The first rule of bureaucracy is relax a bit. Sure, in some respects you are competing with others, especially if you’re looking for promotions. But that doesn’t mean you have make your life miserable attempting to move the unmovable. The sooner you realize that bureaucracies do not respond to force, the better off you’ll be. You can’t win in a bureaucracy with hard power. That is a game the bureaucracy always wins. So relax a bit and look for less direct ways to achieve anything you need or want to achieve.

The second rule of bureaucracy is understand the letter of the written rules. Not the spirit, the letter. Understanding the rules allows you to do a couple of things. First, if you know the exact wording of the rules, you will know how to minimize the chances of wasting six months or a year trying to get something through an arcane and opaque process only to have it rejected at some point because you didn’t read the rules. Second, knowing the rules gives you some clues on which rules can be safely ignored. More or less. This is important because…

The third rule of bureaucracy is nothing is achievable in the bureaucracy within the written rules. Formal, written rules exist solely to deny permission. Remember that. Even if all technicalities are met to the letter of the rules, whatever you are trying to get done will probably fail. Fortunately for you, the written rules are not the only rules that govern bureaucracies. There are unwritten informal rules that you also need to know. Written rules are only trod in isolation of the unwritten rules by a) the stupid, b) the brave (and thus very stupid), or c) those with no other options (and thus very, very stupid, or they wouldn’t have found themselves in this dilemma). Most who fall into category a simply don’t know the informal rules, but ignorance in this case is stupidity. Correctable, but stupid.

The fourth rule of bureaucracy is because nothing is achievable in the bureaucracy, all things are possible. If you understand the preceding rules, then this should make sense to you. If not, read on. Remember what I said earlier about force and hard power? They don’t work when you have to operate within the informal rules, because getting anything accomplished in this territory is all about relationships. It’s not enough simply to know who is responsible for moving requests from one level to another, although that’s a start. It’s also about being able to convince these people to help you out within their capacity to do so. To do this, you need leverage, preferably of a reusable kind. Blackmail is not, in this case, a renewable resource, so do your best to avoid it. What you want is to be on friendly terms with those who can exercise any decisions over what you want to accomplish, but you can’t just crassly walk up to people and schmooze them into doing you favors. It is worth noting that those you work with do so under the auspices of the same rules you do. Use that to your advantage. If you can master this subtle art, everything is possible, even, on occasion, things that are outside the letter of the rules.

The fifth rule of bureaucracy is because permission is impossible to get, seek forgiveness instead.
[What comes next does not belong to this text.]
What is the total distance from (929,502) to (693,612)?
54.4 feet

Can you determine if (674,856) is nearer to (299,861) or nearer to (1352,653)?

This is usually one of the informal rules, but it is close enough to being universal, even outside strong bureaucracies, that it deserves a place here. Forgiveness is much easier to get when whatever you do is either highly successful or doesn’t really cause problems for people like your boss.

There are more rules, of course, and I will talk about them in later installments, if I ever get around to writing them again. Until then, happy adventuring, bureaucrats.